# Data extract
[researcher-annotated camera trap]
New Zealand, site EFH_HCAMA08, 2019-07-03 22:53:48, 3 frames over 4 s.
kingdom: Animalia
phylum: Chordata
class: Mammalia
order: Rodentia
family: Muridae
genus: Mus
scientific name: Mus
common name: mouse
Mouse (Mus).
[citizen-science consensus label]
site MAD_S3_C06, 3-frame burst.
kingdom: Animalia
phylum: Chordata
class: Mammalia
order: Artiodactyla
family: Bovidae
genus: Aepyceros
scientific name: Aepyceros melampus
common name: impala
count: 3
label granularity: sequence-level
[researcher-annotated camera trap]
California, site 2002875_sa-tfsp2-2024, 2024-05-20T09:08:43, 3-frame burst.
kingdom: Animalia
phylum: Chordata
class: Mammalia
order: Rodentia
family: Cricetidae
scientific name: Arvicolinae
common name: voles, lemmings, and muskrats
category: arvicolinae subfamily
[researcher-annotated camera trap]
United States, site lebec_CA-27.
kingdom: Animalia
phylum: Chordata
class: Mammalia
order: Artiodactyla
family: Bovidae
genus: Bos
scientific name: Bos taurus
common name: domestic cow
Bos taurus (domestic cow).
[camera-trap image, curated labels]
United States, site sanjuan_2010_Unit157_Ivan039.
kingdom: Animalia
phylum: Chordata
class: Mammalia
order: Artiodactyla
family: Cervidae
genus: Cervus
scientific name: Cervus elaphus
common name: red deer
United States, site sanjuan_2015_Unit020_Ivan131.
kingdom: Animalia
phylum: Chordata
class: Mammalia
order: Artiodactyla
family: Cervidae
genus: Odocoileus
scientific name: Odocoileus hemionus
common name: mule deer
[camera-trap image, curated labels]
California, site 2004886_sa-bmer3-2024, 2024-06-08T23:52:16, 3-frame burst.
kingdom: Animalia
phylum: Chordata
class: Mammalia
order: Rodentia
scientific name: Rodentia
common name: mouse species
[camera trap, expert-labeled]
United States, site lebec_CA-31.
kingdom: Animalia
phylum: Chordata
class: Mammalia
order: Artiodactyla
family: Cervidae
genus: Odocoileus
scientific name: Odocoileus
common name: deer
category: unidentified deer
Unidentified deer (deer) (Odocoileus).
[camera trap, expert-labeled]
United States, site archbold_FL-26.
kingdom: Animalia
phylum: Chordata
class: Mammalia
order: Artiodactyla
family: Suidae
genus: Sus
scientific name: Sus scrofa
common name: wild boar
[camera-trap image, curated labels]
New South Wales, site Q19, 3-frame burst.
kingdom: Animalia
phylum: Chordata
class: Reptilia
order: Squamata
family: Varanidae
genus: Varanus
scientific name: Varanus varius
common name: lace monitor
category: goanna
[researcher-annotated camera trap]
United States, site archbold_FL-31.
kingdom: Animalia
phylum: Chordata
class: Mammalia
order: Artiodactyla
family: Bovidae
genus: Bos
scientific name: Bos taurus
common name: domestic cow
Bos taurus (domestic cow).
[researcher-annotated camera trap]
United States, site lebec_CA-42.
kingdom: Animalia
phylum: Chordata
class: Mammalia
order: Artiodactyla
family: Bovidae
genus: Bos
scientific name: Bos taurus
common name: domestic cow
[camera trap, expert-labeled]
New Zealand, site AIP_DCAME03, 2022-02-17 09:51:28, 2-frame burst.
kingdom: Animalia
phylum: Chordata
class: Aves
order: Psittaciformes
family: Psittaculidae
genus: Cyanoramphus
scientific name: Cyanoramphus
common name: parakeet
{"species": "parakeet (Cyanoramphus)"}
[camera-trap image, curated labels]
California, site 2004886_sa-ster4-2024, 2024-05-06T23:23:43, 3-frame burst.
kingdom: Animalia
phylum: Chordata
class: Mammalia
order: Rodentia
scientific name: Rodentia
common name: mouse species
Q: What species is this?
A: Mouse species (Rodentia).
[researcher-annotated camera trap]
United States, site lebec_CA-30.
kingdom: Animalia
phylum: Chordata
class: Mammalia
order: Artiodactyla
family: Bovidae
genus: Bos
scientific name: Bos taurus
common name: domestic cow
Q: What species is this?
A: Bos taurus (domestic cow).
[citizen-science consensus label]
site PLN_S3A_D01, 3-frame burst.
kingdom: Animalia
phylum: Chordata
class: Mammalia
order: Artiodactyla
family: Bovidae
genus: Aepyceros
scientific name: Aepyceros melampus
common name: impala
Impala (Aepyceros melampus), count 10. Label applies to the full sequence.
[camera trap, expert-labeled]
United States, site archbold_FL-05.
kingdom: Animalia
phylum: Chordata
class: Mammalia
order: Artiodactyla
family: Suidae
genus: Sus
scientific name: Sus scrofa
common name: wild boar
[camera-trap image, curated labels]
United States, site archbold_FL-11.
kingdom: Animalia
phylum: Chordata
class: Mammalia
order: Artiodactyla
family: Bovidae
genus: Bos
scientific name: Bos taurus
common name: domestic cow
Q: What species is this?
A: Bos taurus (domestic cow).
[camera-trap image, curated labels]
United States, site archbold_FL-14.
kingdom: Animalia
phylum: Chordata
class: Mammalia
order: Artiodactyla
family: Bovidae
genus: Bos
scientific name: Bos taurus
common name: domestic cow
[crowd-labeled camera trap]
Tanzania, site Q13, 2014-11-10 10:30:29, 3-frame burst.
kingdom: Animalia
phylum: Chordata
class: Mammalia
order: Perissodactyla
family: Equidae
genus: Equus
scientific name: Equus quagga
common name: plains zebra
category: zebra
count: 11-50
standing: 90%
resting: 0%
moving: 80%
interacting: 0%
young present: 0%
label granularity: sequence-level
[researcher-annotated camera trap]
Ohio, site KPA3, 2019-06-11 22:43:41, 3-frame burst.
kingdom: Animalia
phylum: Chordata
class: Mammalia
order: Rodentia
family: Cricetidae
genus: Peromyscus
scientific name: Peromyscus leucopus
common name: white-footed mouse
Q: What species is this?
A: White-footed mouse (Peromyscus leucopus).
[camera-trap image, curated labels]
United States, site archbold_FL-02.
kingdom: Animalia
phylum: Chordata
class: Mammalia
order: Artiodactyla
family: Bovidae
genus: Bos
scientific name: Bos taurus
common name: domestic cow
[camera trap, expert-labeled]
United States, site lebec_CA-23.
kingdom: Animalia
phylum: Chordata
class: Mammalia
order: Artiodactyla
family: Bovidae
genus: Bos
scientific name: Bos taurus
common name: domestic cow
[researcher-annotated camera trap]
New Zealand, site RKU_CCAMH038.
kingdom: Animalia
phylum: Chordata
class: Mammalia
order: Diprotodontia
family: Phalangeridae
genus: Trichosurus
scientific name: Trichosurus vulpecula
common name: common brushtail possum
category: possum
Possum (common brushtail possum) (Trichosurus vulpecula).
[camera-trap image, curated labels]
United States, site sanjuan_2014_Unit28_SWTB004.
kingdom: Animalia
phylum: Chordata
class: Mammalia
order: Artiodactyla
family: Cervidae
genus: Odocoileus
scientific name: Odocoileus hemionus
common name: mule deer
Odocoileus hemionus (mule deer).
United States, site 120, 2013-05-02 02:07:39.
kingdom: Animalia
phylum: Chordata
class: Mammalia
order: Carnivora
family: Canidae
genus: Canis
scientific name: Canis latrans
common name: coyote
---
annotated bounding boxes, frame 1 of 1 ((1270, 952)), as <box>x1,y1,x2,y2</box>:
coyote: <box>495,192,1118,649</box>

# What to produce
Restate the records above verbatim, omitting no line.

# Response
[researcher-annotated camera trap]
New Zealand, site EFH_HCAMA08, 2019-07-03 22:53:48, 3 frames over 4 s.
kingdom: Animalia
phylum: Chordata
class: Mammalia
order: Rodentia
family: Muridae
genus: Mus
scientific name: Mus
common name: mouse
Mouse (Mus).
[citizen-science consensus label]
site MAD_S3_C06, 3-frame burst.
kingdom: Animalia
phylum: Chordata
class: Mammalia
order: Artiodactyla
family: Bovidae
genus: Aepyceros
scientific name: Aepyceros melampus
common name: impala
count: 3
label granularity: sequence-level
[researcher-annotated camera trap]
California, site 2002875_sa-tfsp2-2024, 2024-05-20T09:08:43, 3-frame burst.
kingdom: Animalia
phylum: Chordata
class: Mammalia
order: Rodentia
family: Cricetidae
scientific name: Arvicolinae
common name: voles, lemmings, and muskrats
category: arvicolinae subfamily
[researcher-annotated camera trap]
United States, site lebec_CA-27.
kingdom: Animalia
phylum: Chordata
class: Mammalia
order: Artiodactyla
family: Bovidae
genus: Bos
scientific name: Bos taurus
common name: domestic cow
Bos taurus (domestic cow).
[camera-trap image, curated labels]
United States, site sanjuan_2010_Unit157_Ivan039.
kingdom: Animalia
phylum: Chordata
class: Mammalia
order: Artiodactyla
family: Cervidae
genus: Cervus
scientific name: Cervus elaphus
common name: red deer
United States, site sanjuan_2015_Unit020_Ivan131.
kingdom: Animalia
phylum: Chordata
class: Mammalia
order: Artiodactyla
family: Cervidae
genus: Odocoileus
scientific name: Odocoileus hemionus
common name: mule deer
[camera-trap image, curated labels]
California, site 2004886_sa-bmer3-2024, 2024-06-08T23:52:16, 3-frame burst.
kingdom: Animalia
phylum: Chordata
class: Mammalia
order: Rodentia
scientific name: Rodentia
common name: mouse species
[camera trap, expert-labeled]
United States, site lebec_CA-31.
kingdom: Animalia
phylum: Chordata
class: Mammalia
order: Artiodactyla
family: Cervidae
genus: Odocoileus
scientific name: Odocoileus
common name: deer
category: unidentified deer
Unidentified deer (deer) (Odocoileus).
[camera trap, expert-labeled]
United States, site archbold_FL-26.
kingdom: Animalia
phylum: Chordata
class: Mammalia
order: Artiodactyla
family: Suidae
genus: Sus
scientific name: Sus scrofa
common name: wild boar
[camera-trap image, curated labels]
New South Wales, site Q19, 3-frame burst.
kingdom: Animalia
phylum: Chordata
class: Reptilia
order: Squamata
family: Varanidae
genus: Varanus
scientific name: Varanus varius
common name: lace monitor
category: goanna
[researcher-annotated camera trap]
United States, site archbold_FL-31.
kingdom: Animalia
phylum: Chordata
class: Mammalia
order: Artiodactyla
family: Bovidae
genus: Bos
scientific name: Bos taurus
common name: domestic cow
Bos taurus (domestic cow).
[researcher-annotated camera trap]
United States, site lebec_CA-42.
kingdom: Animalia
phylum: Chordata
class: Mammalia
order: Artiodactyla
family: Bovidae
genus: Bos
scientific name: Bos taurus
common name: domestic cow
[camera trap, expert-labeled]
New Zealand, site AIP_DCAME03, 2022-02-17 09:51:28, 2-frame burst.
kingdom: Animalia
phylum: Chordata
class: Aves
order: Psittaciformes
family: Psittaculidae
genus: Cyanoramphus
scientific name: Cyanoramphus
common name: parakeet
{"species": "parakeet (Cyanoramphus)"}
[camera-trap image, curated labels]
California, site 2004886_sa-ster4-2024, 2024-05-06T23:23:43, 3-frame burst.
kingdom: Animalia
phylum: Chordata
class: Mammalia
order: Rodentia
scientific name: Rodentia
common name: mouse species
Q: What species is this?
A: Mouse species (Rodentia).
[researcher-annotated camera trap]
United States, site lebec_CA-30.
kingdom: Animalia
phylum: Chordata
class: Mammalia
order: Artiodactyla
family: Bovidae
genus: Bos
scientific name: Bos taurus
common name: domestic cow
Q: What species is this?
A: Bos taurus (domestic cow).
[citizen-science consensus label]
site PLN_S3A_D01, 3-frame burst.
kingdom: Animalia
phylum: Chordata
class: Mammalia
order: Artiodactyla
family: Bovidae
genus: Aepyceros
scientific name: Aepyceros melampus
common name: impala
Impala (Aepyceros melampus), count 10. Label applies to the full sequence.
[camera trap, expert-labeled]
United States, site archbold_FL-05.
kingdom: Animalia
phylum: Chordata
class: Mammalia
order: Artiodactyla
family: Suidae
genus: Sus
scientific name: Sus scrofa
common name: wild boar
[camera-trap image, curated labels]
United States, site archbold_FL-11.
kingdom: Animalia
phylum: Chordata
class: Mammalia
order: Artiodactyla
family: Bovidae
genus: Bos
scientific name: Bos taurus
common name: domestic cow
Q: What species is this?
A: Bos taurus (domestic cow).
[camera-trap image, curated labels]
United States, site archbold_FL-14.
kingdom: Animalia
phylum: Chordata
class: Mammalia
order: Artiodactyla
family: Bovidae
genus: Bos
scientific name: Bos taurus
common name: domestic cow
[crowd-labeled camera trap]
Tanzania, site Q13, 2014-11-10 10:30:29, 3-frame burst.
kingdom: Animalia
phylum: Chordata
class: Mammalia
order: Perissodactyla
family: Equidae
genus: Equus
scientific name: Equus quagga
common name: plains zebra
category: zebra
count: 11-50
standing: 90%
resting: 0%
moving: 80%
interacting: 0%
young present: 0%
label granularity: sequence-level
[researcher-annotated camera trap]
Ohio, site KPA3, 2019-06-11 22:43:41, 3-frame burst.
kingdom: Animalia
phylum: Chordata
class: Mammalia
order: Rodentia
family: Cricetidae
genus: Peromyscus
scientific name: Peromyscus leucopus
common name: white-footed mouse
Q: What species is this?
A: White-footed mouse (Peromyscus leucopus).
[camera-trap image, curated labels]
United States, site archbold_FL-02.
kingdom: Animalia
phylum: Chordata
class: Mammalia
order: Artiodactyla
family: Bovidae
genus: Bos
scientific name: Bos taurus
common name: domestic cow
[camera trap, expert-labeled]
United States, site lebec_CA-23.
kingdom: Animalia
phylum: Chordata
class: Mammalia
order: Artiodactyla
family: Bovidae
genus: Bos
scientific name: Bos taurus
common name: domestic cow
[researcher-annotated camera trap]
New Zealand, site RKU_CCAMH038.
kingdom: Animalia
phylum: Chordata
class: Mammalia
order: Diprotodontia
family: Phalangeridae
genus: Trichosurus
scientific name: Trichosurus vulpecula
common name: common brushtail possum
category: possum
Possum (common brushtail possum) (Trichosurus vulpecula).
[camera-trap image, curated labels]
United States, site sanjuan_2014_Unit28_SWTB004.
kingdom: Animalia
phylum: Chordata
class: Mammalia
order: Artiodactyla
family: Cervidae
genus: Odocoileus
scientific name: Odocoileus hemionus
common name: mule deer
Odocoileus hemionus (mule deer).
United States, site 120, 2013-05-02 02:07:39.
kingdom: Animalia
phylum: Chordata
class: Mammalia
order: Carnivora
family: Canidae
genus: Canis
scientific name: Canis latrans
common name: coyote
---
annotated bounding boxes, frame 1 of 1 ((1270, 952)), as <box>x1,y1,x2,y2</box>:
coyote: <box>495,192,1118,649</box>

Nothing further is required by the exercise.